Et les brokers, c’est qui ?

MATTHIEU : Les brokers, c’est le marché interbancaire, en fait. Ils vont dire « Tiens, la banque A, elle a un intérêt à acheter, est-ce que t’aurais pas un intérêt à vendre ? Est-ce que t’aurais pas un intérêt à vendre ? EST-CE QUE T’AURAIS PAS UN INTÉRÊT À VENDRE ?  » Au bout d’un moment, t’en as trop marre alors tu le prends : « NON J’AI PAS UN INTÉRÊT À VENDRE ». Et voilà.

 

En open space, ça doit être une cacophonie incroyable...

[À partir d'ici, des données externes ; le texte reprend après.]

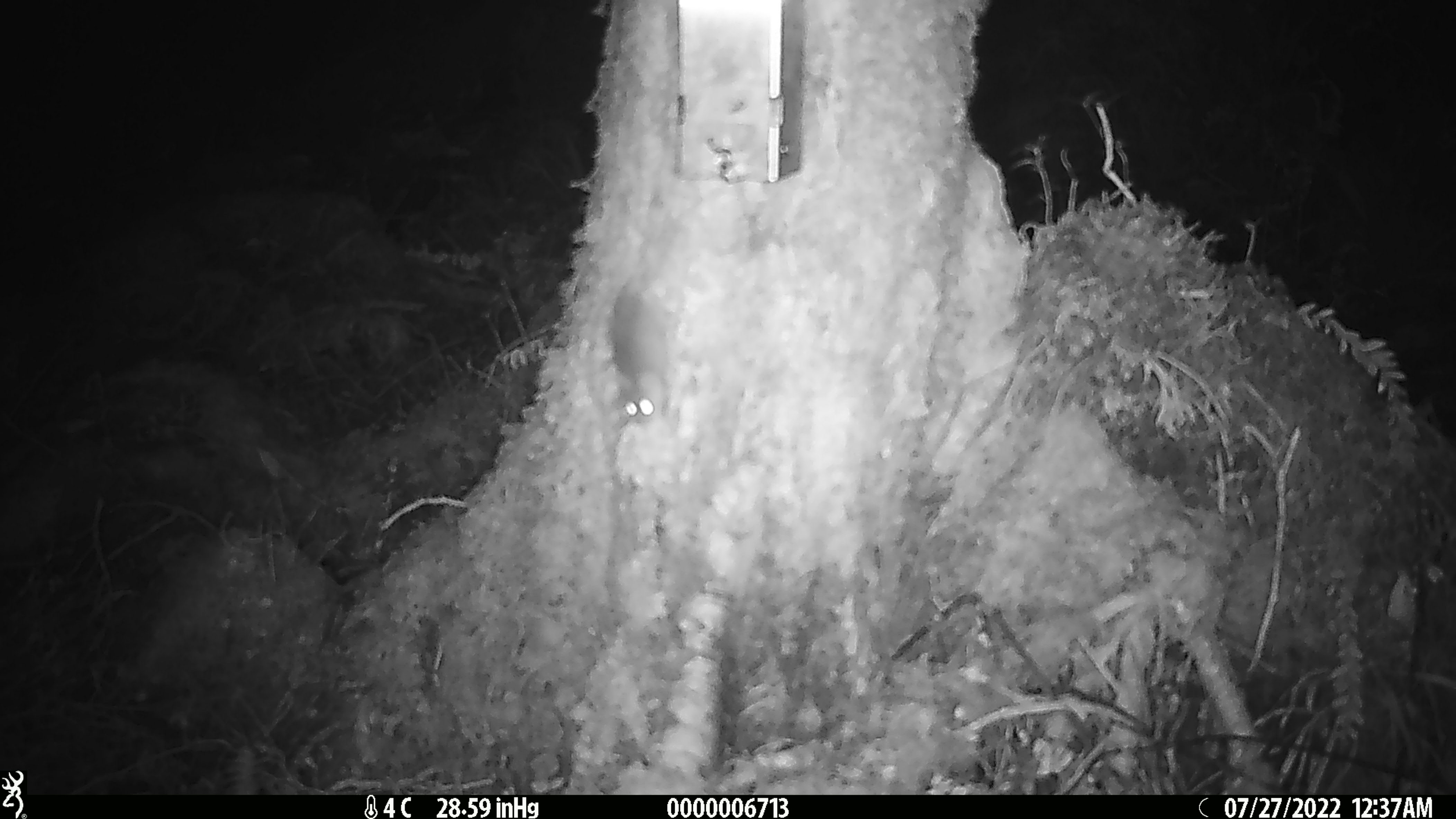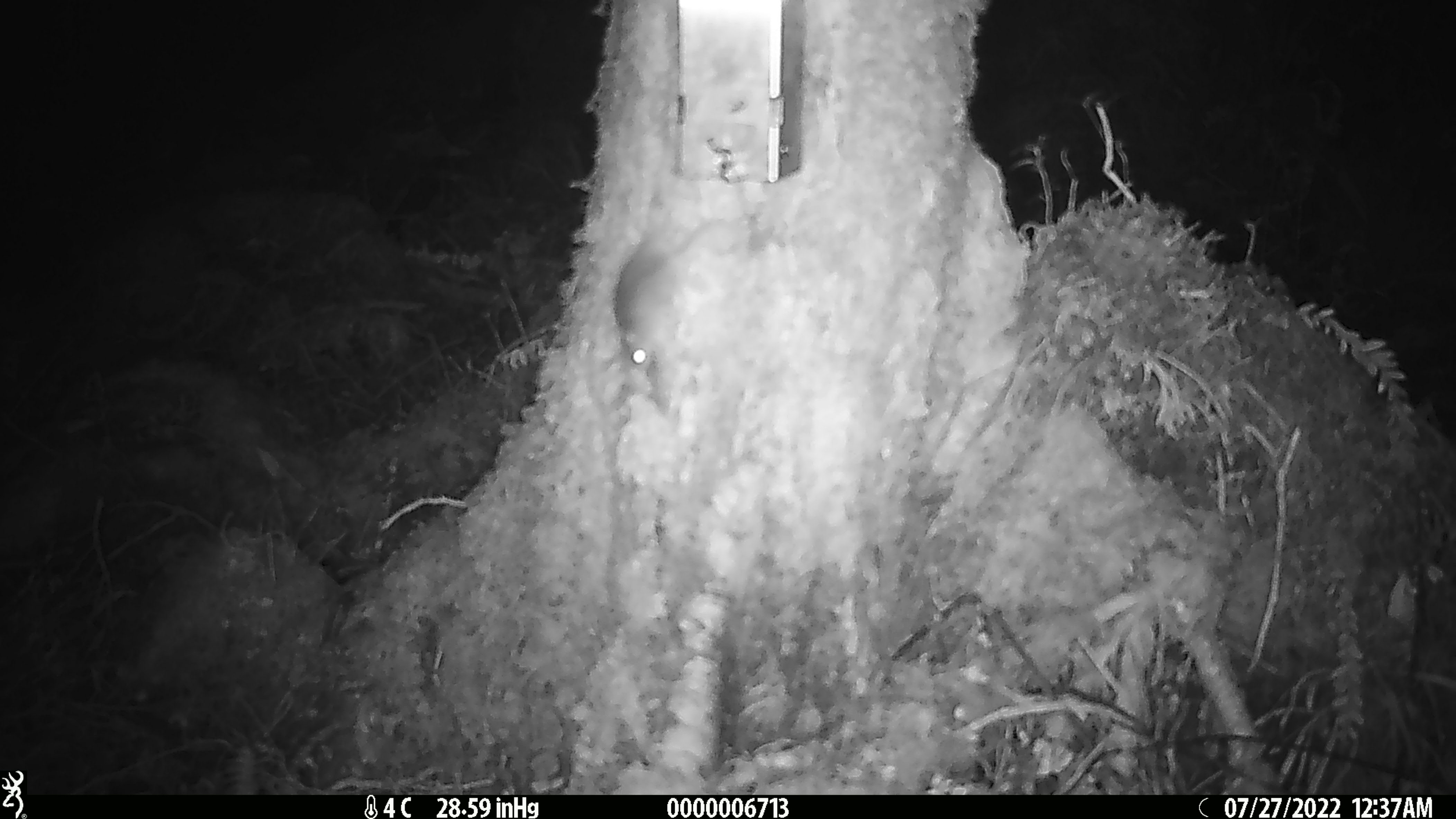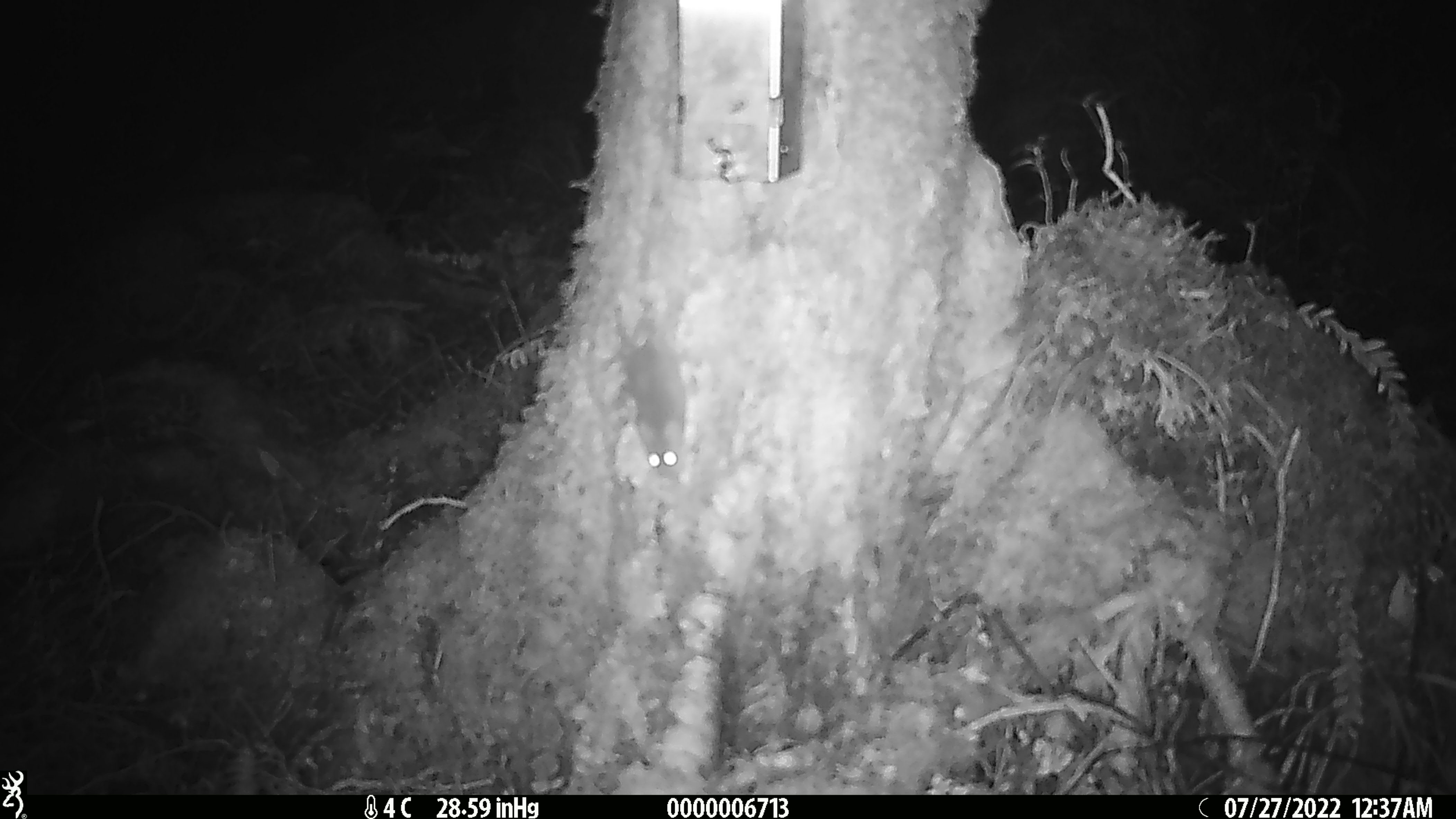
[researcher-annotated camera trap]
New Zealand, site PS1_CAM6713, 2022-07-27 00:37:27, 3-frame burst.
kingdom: Animalia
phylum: Chordata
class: Mammalia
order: Rodentia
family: Muridae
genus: Mus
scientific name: Mus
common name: mouse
Mouse (Mus).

ANDRÉS : Exactement. Parce qu’il y a toutes les boîtes qui parlent en même temps.

 

MATTHIEU : Téléphone, boîte broker, et les mails de Outlook ou Lotus Notes, pour les banques qui sont encore arriérées... Après t’as les mails Bloomberg, c’est encore un autre outil pour te faire chier : t’as un abonnement Bloomberg, un compte Bloomberg où t’as des news, des trucs de marché, et tout un système d’e-mail. Et aussi le tchat Bloomberg.

 

PIERRE  : Tu peux éteindre la boîte ?

 

ANDRÉS : Tu mets le son off et puis voilà... Moi je fais ça. Ou sinon tu dis au mec : « Si tu parles encore dans la boîte, je coupe ta ligne pendant un mois ! »

 

MATTHIEU : Voilà les relations entre vendeurs et traders... Et quand ils te demandent un prix, ils te balancent un mail et en même temps ils t’appellent : « JE T’AI ENVOYÉ UN MAIL - Ouais je sais - IL FAUT QUE TU ME DONNES UN PRIX TOUT DE SUITE TOUT DE SUITE... » Et tant que t’as pas répondu, ils te rappellent toutes les minutes, et tu te fais harceler.

 

Vous vous tutoyez tous dans l’équipe ?

ANDRÉS : Le vouvoiement, j’ai jamais vu ça en banque. Sauf peut-être chez les mecs qui font du M&A.

 

Du ?...

MATTHIEU : M&A, mergers and acquisitions, fusion et acquisition. Mais ça, c’est un autre monde, ça n’a rien à voir avec nous. Eux, ils sont en costard. Alors que nous, on pourrait y aller en t-shirt.

 

ANDRÉS : Moi, en semaine, j’y vais en chemise, pantalon, chaussures de ville. Et ma journée, c’est à peu près pareil. En terme d’installation, j’ai trois PC, six écrans... et j’ai de la chance : je suis à côté de la fenêtre, je vois la lumière du jour.

 

Combien y’a de femmes, sur les mille personnes du front office ?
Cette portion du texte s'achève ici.